L’Ingénieur en Chef affecté à l’autre face de la Lune, et qui devait se trouver dans le voisinage de la station Joliot-Curie, rompit le premier le silence.

— J’ai le sentiment, dit-il, que nous ne pourrons rien faire de réellement décisif en quatre-vingt-dix heures. Il nous faudra construire un équipement spécial, et cela demande toujours beaucoup de temps. Donc il nous faudra d’abord établir une canalisation pour envoyer de l’oxygène au Séléné. Où se trouve, sur le bateau, le joint permettant cette opération ?

— Derrière l’entrée, à l’arrière, répondit Lawrence, mais je ne vois pas comment vous pourrez amener une canalisation jusque-là et la brancher, à quinze mètres de profondeur. En outre, tout sera obstrué par la poussière.

— J’ai une idée meilleure, dit quelqu’un. Faites passer un tuyau à travers le toit.

— Il en faudra deux, fit remarquer un autre membre du Comité. Un pour envoyer de l’oxygène, un autre pour évacuer l’air vicié.

— Cela veut dire qu’il faudrait recourir à l’installation complète d’un appareil purificateur d’air. Nous nous éviterions cette peine si nous pouvions sortir les gens du bateau avant que les quatre-vingt-dix heures soient écoulées.

— Ce serait jouer trop gros jeu. Une fois que le ravitaillement en air des naufragés sera assuré, nous pourrons prendre notre temps. Nous n’aurons plus à nous soucier de ce délai limite.

— J’accepte ce point de vue, dit Lawrence. En fait, j’ai déjà plusieurs hommes qui travaillent dans ce sens-là. La question qui se posera ensuite est la suivante : devrons-nous essayer de ramener le bateau à la surface avec tous ceux qui sont dedans, ou devrons-nous chercher une méthode pour les extraire du bateau individuellement ? Rappelez-vous qu’ils n’ont qu’un unique scaphandre à bord.

— Serait-il possible de descendre une sorte de couloir vertical, de très gros tube, jusqu’à la valve d’entrée, et de l’ajuster sur celle-ci ? demanda un des savants.

— C’est le même problème que pour atteindre le joint par où insuffler de l’oxygène. En fait, ce serait pire, car le point de connexion serait beaucoup plus vaste.

— Et que pensez-vous d’un coffrage qui entourerait tout le bateau ? Nous n’aurions qu’à le laisser descendre. Ensuite il ne nous resterait qu’à évacuer la poussière se trouvant à l’intérieur du coffrage.

— Il faudrait des tonnes et des tonnes de matériel. Et n’oubliez pas que la digue ainsi établie devrait être scellée au fond – à supposer que le bateau repose directement sur le sol. Sinon la poussière reviendrait par le bas aussi vite que nous l’évacuerions par le haut.

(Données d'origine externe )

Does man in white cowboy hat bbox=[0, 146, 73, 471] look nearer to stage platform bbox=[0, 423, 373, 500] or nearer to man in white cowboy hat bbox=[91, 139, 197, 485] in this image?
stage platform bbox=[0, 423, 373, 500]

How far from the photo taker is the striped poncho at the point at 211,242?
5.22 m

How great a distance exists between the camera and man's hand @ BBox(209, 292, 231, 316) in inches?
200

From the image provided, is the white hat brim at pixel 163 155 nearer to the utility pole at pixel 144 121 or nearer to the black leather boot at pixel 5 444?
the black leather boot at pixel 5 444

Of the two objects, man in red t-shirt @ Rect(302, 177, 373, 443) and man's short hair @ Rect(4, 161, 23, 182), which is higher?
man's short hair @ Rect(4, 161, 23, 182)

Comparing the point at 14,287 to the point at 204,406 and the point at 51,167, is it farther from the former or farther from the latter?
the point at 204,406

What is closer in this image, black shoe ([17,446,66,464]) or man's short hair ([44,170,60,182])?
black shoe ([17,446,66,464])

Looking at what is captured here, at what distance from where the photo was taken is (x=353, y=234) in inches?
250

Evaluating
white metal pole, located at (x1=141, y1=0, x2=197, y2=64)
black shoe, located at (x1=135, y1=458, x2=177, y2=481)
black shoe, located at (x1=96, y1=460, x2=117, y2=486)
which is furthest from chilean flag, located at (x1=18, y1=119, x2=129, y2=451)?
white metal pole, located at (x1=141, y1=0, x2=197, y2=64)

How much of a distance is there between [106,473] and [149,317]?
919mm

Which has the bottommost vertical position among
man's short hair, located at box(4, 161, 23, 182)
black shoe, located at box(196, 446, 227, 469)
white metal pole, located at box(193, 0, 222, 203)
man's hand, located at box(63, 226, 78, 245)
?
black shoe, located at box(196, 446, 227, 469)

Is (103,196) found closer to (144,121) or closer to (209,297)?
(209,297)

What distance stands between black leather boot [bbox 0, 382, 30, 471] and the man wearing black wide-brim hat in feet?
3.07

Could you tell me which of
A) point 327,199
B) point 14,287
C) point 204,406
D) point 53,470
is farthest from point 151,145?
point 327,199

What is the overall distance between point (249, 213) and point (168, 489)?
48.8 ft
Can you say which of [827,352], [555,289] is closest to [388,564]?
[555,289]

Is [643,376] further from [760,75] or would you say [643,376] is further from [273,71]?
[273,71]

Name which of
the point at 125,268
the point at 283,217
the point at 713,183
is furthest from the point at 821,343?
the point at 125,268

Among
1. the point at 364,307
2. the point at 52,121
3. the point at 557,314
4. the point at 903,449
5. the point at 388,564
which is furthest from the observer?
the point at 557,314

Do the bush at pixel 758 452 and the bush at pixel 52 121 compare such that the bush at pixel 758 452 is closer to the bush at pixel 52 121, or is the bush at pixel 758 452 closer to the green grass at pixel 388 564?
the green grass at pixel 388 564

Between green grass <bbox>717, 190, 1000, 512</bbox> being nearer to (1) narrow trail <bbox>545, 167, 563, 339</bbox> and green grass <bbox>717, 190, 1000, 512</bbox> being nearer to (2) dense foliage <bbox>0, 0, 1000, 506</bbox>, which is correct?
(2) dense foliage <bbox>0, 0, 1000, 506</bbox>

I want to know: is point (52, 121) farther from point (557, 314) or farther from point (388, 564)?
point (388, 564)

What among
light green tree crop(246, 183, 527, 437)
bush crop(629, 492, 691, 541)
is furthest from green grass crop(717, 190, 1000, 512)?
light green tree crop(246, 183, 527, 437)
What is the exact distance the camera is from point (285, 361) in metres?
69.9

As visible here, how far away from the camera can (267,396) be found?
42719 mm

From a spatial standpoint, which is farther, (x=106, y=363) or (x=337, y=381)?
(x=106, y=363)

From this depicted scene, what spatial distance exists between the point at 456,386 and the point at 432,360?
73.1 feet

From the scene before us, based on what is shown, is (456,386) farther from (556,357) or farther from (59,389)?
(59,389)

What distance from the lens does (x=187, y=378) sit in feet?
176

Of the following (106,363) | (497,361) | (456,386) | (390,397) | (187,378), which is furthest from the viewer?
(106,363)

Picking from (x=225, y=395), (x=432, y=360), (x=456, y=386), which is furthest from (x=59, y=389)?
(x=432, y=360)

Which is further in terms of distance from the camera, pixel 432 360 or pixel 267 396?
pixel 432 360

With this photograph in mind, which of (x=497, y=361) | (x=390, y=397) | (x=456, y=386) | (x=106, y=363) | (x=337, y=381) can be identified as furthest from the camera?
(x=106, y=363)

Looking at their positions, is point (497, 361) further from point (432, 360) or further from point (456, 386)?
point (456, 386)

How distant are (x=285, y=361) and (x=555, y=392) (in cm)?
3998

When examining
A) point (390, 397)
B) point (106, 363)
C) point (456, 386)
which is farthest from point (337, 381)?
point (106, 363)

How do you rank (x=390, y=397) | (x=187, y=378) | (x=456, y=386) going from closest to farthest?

— Est-ce qu’on peut pomper cette substance ? demanda quelqu’un d’autre.

— Oui, mais avec un matériel approprié. On ne peut pas la pomper par aspiration, naturellement. Il faut la soulever. Une pompe normale ne servirait à rien.

— Cette poussière, grommela l’ingénieur adjoint de Port Roris, a les pires propriétés des liquides et des solides, sans en avoir les avantages. Elle ne bouge pas quand on le désire, elle ne reste pas immobile quand ce serait nécessaire.

— Puis-je faire une remarque, dit le Père Ferraro, le géophysicien qui avait été le premier à signaler le séisme lunaire et qui parlait de l’observatoire Platon. Ce mot de « poussière » risque d’engendrer des malentendus. Ce que nous appelons la poussière lunaire est une substance qui n’existe pas sur la Terre, qui donc n’a aucun nom dans nos langages. Mon collègue du Comité qui vient de parler avant moi a parfaitement raison : parfois on a l’impression qu’il s’agit d’un liquide non mouillant, comme le mercure, par exemple, mais beaucoup plus léger, et parfois c’est un solide qui coule, un peu comme l’asphalte minéral – avec cette différence, naturellement, qu’il coule beaucoup plus vite.

— Existe-t-il un moyen de stabiliser cette substance ? demanda quelqu’un.

— Je pense que c’est une question pour les savants de la Terre, dit Lawrence. Docteur Evans, voudriez-vous nous donner votre opinion sur ce point ?

Il fallut attendre les quelques secondes nécessaires pour que la question aille à destination et que la réponse revienne. Ces secondes-là semblaient toujours longues. Puis la voix du physicien se fit entendre, presque aussi nette que s’il avait été dans la salle.